- Born: Japan
- Education: The University of Tokyo
- Known for: Olfaction, Pheromone, Taste, Neuroscience
- Scientific career
- Fields: Chemoreception
- Workplaces: The University of Tokyo
- Doctoral advisor: Glenn D. Prestwich
- Other academic advisors: Robert Lefkowitz

= Kazushige Touhara =

Japanese biologist

Kazushige Touhara (東原 和成) is a Japanese biologist, neuroscientist, and a professor at the University of Tokyo, Japan.

After training in the field of organic chemistry, insect endocrinology, and GPCR signaling, he began to establish his team to conducted research on chemoreception with support from Hiroshi Kataoka.

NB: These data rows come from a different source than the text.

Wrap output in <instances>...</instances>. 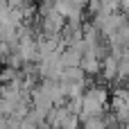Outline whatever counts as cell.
<instances>
[{
    "label": "cell",
    "instance_id": "1",
    "mask_svg": "<svg viewBox=\"0 0 129 129\" xmlns=\"http://www.w3.org/2000/svg\"><path fill=\"white\" fill-rule=\"evenodd\" d=\"M109 102V93L104 86H88L82 95V111H79V120H93V118H102L104 109Z\"/></svg>",
    "mask_w": 129,
    "mask_h": 129
},
{
    "label": "cell",
    "instance_id": "2",
    "mask_svg": "<svg viewBox=\"0 0 129 129\" xmlns=\"http://www.w3.org/2000/svg\"><path fill=\"white\" fill-rule=\"evenodd\" d=\"M54 11H57L63 20L73 23V20H79L82 11H84V5H82V2H70V0H66V2H54Z\"/></svg>",
    "mask_w": 129,
    "mask_h": 129
},
{
    "label": "cell",
    "instance_id": "3",
    "mask_svg": "<svg viewBox=\"0 0 129 129\" xmlns=\"http://www.w3.org/2000/svg\"><path fill=\"white\" fill-rule=\"evenodd\" d=\"M79 129H107V122L104 118H93V120H86Z\"/></svg>",
    "mask_w": 129,
    "mask_h": 129
}]
</instances>
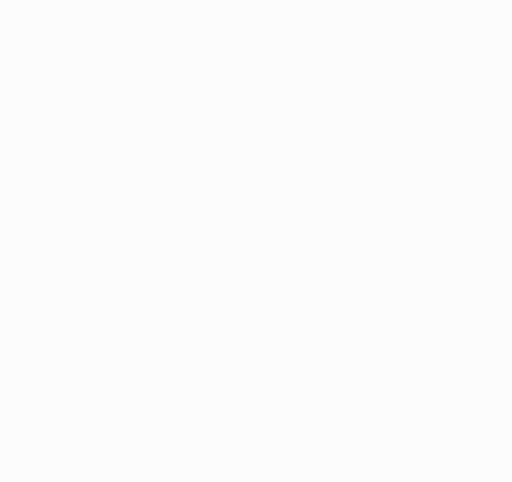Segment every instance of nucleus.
Segmentation results:
<instances>
[]
</instances>
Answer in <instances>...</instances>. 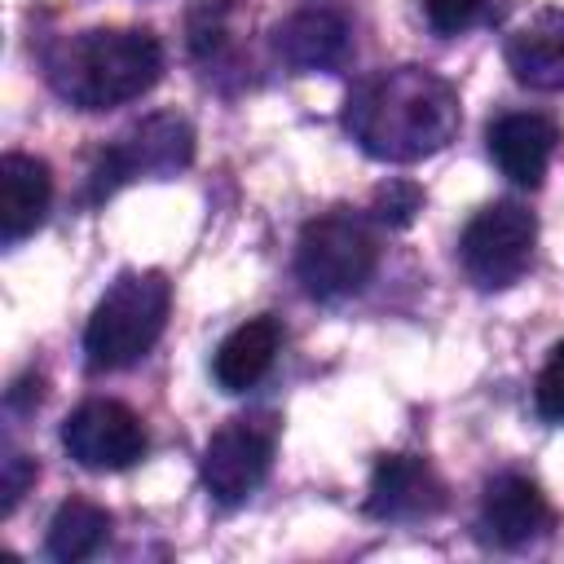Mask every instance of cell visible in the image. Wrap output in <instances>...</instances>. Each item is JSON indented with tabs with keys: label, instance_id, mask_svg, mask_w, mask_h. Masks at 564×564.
<instances>
[{
	"label": "cell",
	"instance_id": "cell-1",
	"mask_svg": "<svg viewBox=\"0 0 564 564\" xmlns=\"http://www.w3.org/2000/svg\"><path fill=\"white\" fill-rule=\"evenodd\" d=\"M463 110L449 79L427 66H388L352 84L344 101L348 137L379 163H419L458 137Z\"/></svg>",
	"mask_w": 564,
	"mask_h": 564
},
{
	"label": "cell",
	"instance_id": "cell-2",
	"mask_svg": "<svg viewBox=\"0 0 564 564\" xmlns=\"http://www.w3.org/2000/svg\"><path fill=\"white\" fill-rule=\"evenodd\" d=\"M163 75V48L141 26H93L62 35L44 53L48 88L75 110H110L150 93Z\"/></svg>",
	"mask_w": 564,
	"mask_h": 564
},
{
	"label": "cell",
	"instance_id": "cell-3",
	"mask_svg": "<svg viewBox=\"0 0 564 564\" xmlns=\"http://www.w3.org/2000/svg\"><path fill=\"white\" fill-rule=\"evenodd\" d=\"M172 308V286L159 269L119 273L97 300L84 326V366L93 375L137 366L163 335Z\"/></svg>",
	"mask_w": 564,
	"mask_h": 564
},
{
	"label": "cell",
	"instance_id": "cell-4",
	"mask_svg": "<svg viewBox=\"0 0 564 564\" xmlns=\"http://www.w3.org/2000/svg\"><path fill=\"white\" fill-rule=\"evenodd\" d=\"M379 264V242L366 225V216L352 212H326L300 229L295 242V278L313 300H344L357 295Z\"/></svg>",
	"mask_w": 564,
	"mask_h": 564
},
{
	"label": "cell",
	"instance_id": "cell-5",
	"mask_svg": "<svg viewBox=\"0 0 564 564\" xmlns=\"http://www.w3.org/2000/svg\"><path fill=\"white\" fill-rule=\"evenodd\" d=\"M194 159V128L189 119L159 110L137 119L128 132L115 137V145L101 150L97 167L88 172V203H106L128 181H167L185 172Z\"/></svg>",
	"mask_w": 564,
	"mask_h": 564
},
{
	"label": "cell",
	"instance_id": "cell-6",
	"mask_svg": "<svg viewBox=\"0 0 564 564\" xmlns=\"http://www.w3.org/2000/svg\"><path fill=\"white\" fill-rule=\"evenodd\" d=\"M533 242H538L533 212L511 198H498L467 220V229L458 238V260L480 291H502V286L520 282V273L529 269Z\"/></svg>",
	"mask_w": 564,
	"mask_h": 564
},
{
	"label": "cell",
	"instance_id": "cell-7",
	"mask_svg": "<svg viewBox=\"0 0 564 564\" xmlns=\"http://www.w3.org/2000/svg\"><path fill=\"white\" fill-rule=\"evenodd\" d=\"M273 449H278V419L273 414H242L229 419L203 449V489L220 502V507H238L247 502L269 467H273Z\"/></svg>",
	"mask_w": 564,
	"mask_h": 564
},
{
	"label": "cell",
	"instance_id": "cell-8",
	"mask_svg": "<svg viewBox=\"0 0 564 564\" xmlns=\"http://www.w3.org/2000/svg\"><path fill=\"white\" fill-rule=\"evenodd\" d=\"M62 445L66 454L88 467V471H123L137 458H145V427L141 419L110 397L84 401L66 423H62Z\"/></svg>",
	"mask_w": 564,
	"mask_h": 564
},
{
	"label": "cell",
	"instance_id": "cell-9",
	"mask_svg": "<svg viewBox=\"0 0 564 564\" xmlns=\"http://www.w3.org/2000/svg\"><path fill=\"white\" fill-rule=\"evenodd\" d=\"M273 48L295 70H339L352 57V22L335 4H308L278 22Z\"/></svg>",
	"mask_w": 564,
	"mask_h": 564
},
{
	"label": "cell",
	"instance_id": "cell-10",
	"mask_svg": "<svg viewBox=\"0 0 564 564\" xmlns=\"http://www.w3.org/2000/svg\"><path fill=\"white\" fill-rule=\"evenodd\" d=\"M445 485L419 454H383L370 471L366 516L375 520H423L441 511Z\"/></svg>",
	"mask_w": 564,
	"mask_h": 564
},
{
	"label": "cell",
	"instance_id": "cell-11",
	"mask_svg": "<svg viewBox=\"0 0 564 564\" xmlns=\"http://www.w3.org/2000/svg\"><path fill=\"white\" fill-rule=\"evenodd\" d=\"M546 529H551V507H546V494L529 476L502 471V476H494L485 485V498H480V533L494 546L516 551V546L538 542Z\"/></svg>",
	"mask_w": 564,
	"mask_h": 564
},
{
	"label": "cell",
	"instance_id": "cell-12",
	"mask_svg": "<svg viewBox=\"0 0 564 564\" xmlns=\"http://www.w3.org/2000/svg\"><path fill=\"white\" fill-rule=\"evenodd\" d=\"M555 145H560V128L546 115L516 110L489 123V159L511 185H524V189L542 185Z\"/></svg>",
	"mask_w": 564,
	"mask_h": 564
},
{
	"label": "cell",
	"instance_id": "cell-13",
	"mask_svg": "<svg viewBox=\"0 0 564 564\" xmlns=\"http://www.w3.org/2000/svg\"><path fill=\"white\" fill-rule=\"evenodd\" d=\"M53 203V172L44 159L9 150L0 159V242L18 247L26 234L44 225V212Z\"/></svg>",
	"mask_w": 564,
	"mask_h": 564
},
{
	"label": "cell",
	"instance_id": "cell-14",
	"mask_svg": "<svg viewBox=\"0 0 564 564\" xmlns=\"http://www.w3.org/2000/svg\"><path fill=\"white\" fill-rule=\"evenodd\" d=\"M507 66L520 84L560 93L564 88V9H546L529 18L507 40Z\"/></svg>",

In 2024, he serves as the head of the Union of Japanese Societies for Biological Science and is involved in initiatives such as advocating for the doubling of Japan's scientific research funding. Additionally, he has published several essays focused on improving education and scientific research in Japan.

== Research ==

=== Plants ===

- Discovery that transcriptional regulatory factors are involved in plant chemical sensing.

=== Insects ===

- Detection of olfactory signals using Xenopus oocytes with using a co-receptor.
- Demonstration that insect olfactory receptors are ion channels, not GPCRs.
- Detection of taste signals using Xenopus oocytes without using any co-receptors.

=== Mammals ===

- Functional characterization of an olfactory receptor expressed in olfactory neurons.
- Functional characterization of an olfactory receptor expressed in tissues other than olfactory neurons.
- Detection of olfactory signals in vitro.
- Identification of a natural ligand of an olfactory receptor.
- Identification of a musk olfactory receptor.
- Discovery of tears as a pheromone source.
- Discovery of blood as a chemosensory cue.

=== Human ===

- Clarification of the spatiotemporal dynamics of odor representations in the brain.

==Awards and honors==
- Frank Allison Linville's RH Wright Award in Olfactory Research (2006)
- Japan Academy Medal (2009)
- Kunio Yamazaki Distinguished Lectureship Award (2017)

== Early life ==
He was well known as a tennis player at his university during his college years. It is said that he once aspired to be an actor.

== Career ==

- 1989 B.Sc. (Department of Agricultural Chemistry, The University of Tokyo, Japan)
- 1993 Ph.D. in Biological Chemistry (Department of Chemistry, State University of New York at Stony Brook, U.S.A.)
- 1993.7-1995.9 Post doctoral fellow, Duke University Medical Center
- 1995.10-1998.3 Assistant Professor, The University of Tokyo, School of Medicine, Department of Neurochemistry
- 1998.4-1999.3 Assistant professor, Kobe University, Biosignal Research Center
- 1999.4-2009.11 Associate Professor, The University of Tokyo, Department of Integrated Biosciences
- 2009.12-present Professor, The University of Tokyo, Department of Applied Biological Chemistry
Just before he was hired as an associate professor at the University of Tokyo, Nature published an article addressing concerns about the employment of younger researchers.